** start of SUPPLIED PASSAGE **

15 February 2011

Explorers, tourists, and "mere travelers"

I've finally started reading David Grann's The Lost City of Z (thanks to Jason for the loan), about the early 20th-century British explorer Percy Fawcett and his quest--which becomes Grann's own--for the fabled city of the title, which is supposedly hidden in the Amazon jungle. A phenomenal read so far.

Because of the way my brain is wired right now (two weeks to finish a book!), this section jumped out at me:
As Jack and Raleigh [Percy Fawcett's fellow-expeditioners] now excitedly stepped on board the ship [to South America], they encountered dozens of stewards, in starched white uniforms, rushing through the corridors with telegrams and bon voyage fruit baskets. . . . The conditions bore little resemblance to those that had prevailed when Fawcett made his first South American voyage, two decades earlier . . . Now everything was designed to accommodate the new breed of tourists--"mere travelers," as Fawcett dismissed them, who had little notion of "the places which today exact a degree of endurance and a toll of life, with the physique necessary to face dangers."

** end of SUPPLIED PASSAGE **

#### EXERCISE INSTRUCTIONS
[A] Extract from the passage on The Lost City of Z the text between "Explorers, tourists, and" and "read so far.", inclusive.
[B] Write what comes next in the post on The Lost City of Z, beginning after its final sentence.
The material placed after this point is separate from the passage on The Lost City of Z.

** start of RECORD LIST **

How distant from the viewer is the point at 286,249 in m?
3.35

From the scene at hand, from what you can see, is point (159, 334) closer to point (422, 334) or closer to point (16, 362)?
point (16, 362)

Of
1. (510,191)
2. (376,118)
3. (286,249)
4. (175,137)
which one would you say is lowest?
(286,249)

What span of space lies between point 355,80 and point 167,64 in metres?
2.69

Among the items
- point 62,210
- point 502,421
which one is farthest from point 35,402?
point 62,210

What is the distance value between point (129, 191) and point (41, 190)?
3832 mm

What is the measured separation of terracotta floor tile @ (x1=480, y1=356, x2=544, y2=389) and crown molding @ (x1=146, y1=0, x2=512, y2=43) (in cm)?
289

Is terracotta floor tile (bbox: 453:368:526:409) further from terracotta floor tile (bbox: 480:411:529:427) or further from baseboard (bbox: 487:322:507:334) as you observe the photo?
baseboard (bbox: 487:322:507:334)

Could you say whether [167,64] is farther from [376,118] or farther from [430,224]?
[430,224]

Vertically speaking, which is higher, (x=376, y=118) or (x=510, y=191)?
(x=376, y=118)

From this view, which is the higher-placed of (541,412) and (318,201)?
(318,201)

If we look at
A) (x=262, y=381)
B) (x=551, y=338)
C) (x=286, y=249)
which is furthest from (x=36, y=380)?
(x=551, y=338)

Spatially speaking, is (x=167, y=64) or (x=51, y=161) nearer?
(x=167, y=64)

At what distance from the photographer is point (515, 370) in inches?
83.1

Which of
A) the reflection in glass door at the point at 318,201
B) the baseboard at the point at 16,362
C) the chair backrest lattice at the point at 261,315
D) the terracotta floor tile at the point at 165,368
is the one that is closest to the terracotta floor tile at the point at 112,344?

** end of RECORD LIST **

#### OUTPUTS IN ORDER
[A]
Explorers, tourists, and "mere travelers"

I've finally started reading David Grann's The Lost City of Z (thanks to Jason for the loan), about the early 20th-century British explorer Percy Fawcett and his quest--which becomes Grann's own--for the fabled city of the title, which is supposedly hidden in the Amazon jungle. A phenomenal read so far.

[B]
Emphasis mine. I like Fawcett's implied distinction: not between "travelers" and "tourists" (and, yes, enough with that) but between "mere travelers" (that is, tourists) and those on true expeditions. That, I think, is a worthwhile distinction. And, yes, those people doing that race in Antarctica are still "mere travelers"--at least until they start doing some research or show some purpose higher than bragging rights.  

3 comments:

  1. I'm reading this book now, too!! We'll have to compare notes when we're both done. At a recent writer's conference, several agents used this book as an excellent example of narrative nonfiction -- HOW to tell a story.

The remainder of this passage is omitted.